Since we're speaking of lists and, you know, it's still August, Barack Obama's summer reading list is a mixture of the good (George Pelecanos) the middlebrow (David McCullough) and the too-contrived-and-appallingly-written (Tom Friedman). Joe Carter critiques the list and asks:
In all seriousness, though, what books would you recommend the President read during his vacation? Assuming you had to stick to the same 3:1:1 ratio (3 novels, 1 biography, 1 policy-oriented nonfiction) what books would you slip into his travel bag?
1. Lincoln by Gore Vidal. When Hillary Clinton was asked to be Secrtary of State there was plenty of talk about Doris Kearns Goodwin and her Lincoln book, Team of Rivals, but Vidal's novel about the old Railsplitter is still the best treatment of his presidency there is. Vidal's masterpiece and one of the great Washington novels.
2. Flashman by George MacDonald Fraser. Obama might want to remind himself that his torubles in Afghanistan are trivial by comparison with those faced by Harry Paget Flashman in the First Afghan War. It's all there: the siege at Jalalabad, the last stand at Gandamak and, of course, the heroic disaster of the retreat from Kabul itself. A warning from history? Perhaps. But rollickingly good fun anyway.
3. Turbulence by Giles Foden. The President ought to try at least one contemporary novel and the latets book from the author of The Last King of Scotland is a good, solid, middlebrow place to start. Also, it's about weather forecasting. Which means it's really a novel about uncertainty, even when there's plenty of data to work with. Set during World War Two as rival camps of weather forecasters attempt to work together to provide a "go date" for the allied invasion of Normandy, it's a novel that wears its learning lightly while making the useful point that predicting the future is often a mug's game even when it's played by experts.

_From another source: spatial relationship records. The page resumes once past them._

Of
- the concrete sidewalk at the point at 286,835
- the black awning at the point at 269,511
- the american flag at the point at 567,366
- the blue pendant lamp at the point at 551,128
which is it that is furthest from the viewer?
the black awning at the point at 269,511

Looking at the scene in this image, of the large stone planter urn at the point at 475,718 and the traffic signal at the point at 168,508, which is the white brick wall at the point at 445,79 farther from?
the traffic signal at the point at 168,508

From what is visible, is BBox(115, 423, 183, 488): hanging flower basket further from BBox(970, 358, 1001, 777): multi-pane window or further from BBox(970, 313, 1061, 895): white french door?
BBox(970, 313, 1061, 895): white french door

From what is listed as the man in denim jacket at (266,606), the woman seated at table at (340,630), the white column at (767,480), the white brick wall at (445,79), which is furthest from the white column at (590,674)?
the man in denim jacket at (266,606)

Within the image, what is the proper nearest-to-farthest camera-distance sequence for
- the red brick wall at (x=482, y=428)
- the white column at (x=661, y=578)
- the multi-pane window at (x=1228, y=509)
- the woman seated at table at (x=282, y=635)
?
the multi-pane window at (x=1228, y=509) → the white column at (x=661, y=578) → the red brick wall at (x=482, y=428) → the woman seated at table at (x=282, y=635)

Experts and preperation matter but they're not much match for events and the great unknown future.
4. The Cult of the Presidency: America's Dangerous Devotion to Executive Power by Gene Healy. Does exactly what it says on the tin. Healy's book should be required reading for every member of Congress and, for that matter, journalist or White House staffer in Washington. It's a splendid, if frequently alarming, history of the Presidency from its appeallingly modest beginnings to the appalling, bloated, imperial behemoth it has become. Not, admittedly, that one would expect Obama, or any other President, to pay much attention to Healy's excellent book. But one may hope...
5. Bodyline Autopsy by David Frith. The President needs to get away from it all. That means immersing himself in a subject entirely alien to him. What better topic could there be than cricket? And what better book than Frith's exhaustive "biography" of the 1932-33 Ashes series between England and Australia? Better known as Bodyline, the series is also a useful exploration of diplomacy, game theory, problem solving and the limits of means when contrasted with the value of ends. How far it is permissable to go? The story of DR Jardine's attempt to control Don Bradman is gripping stuff and a useful resource for a President confronted by hostile powers and intractable problems at home and abroad.
Anyway, what would you have Obama read this summer?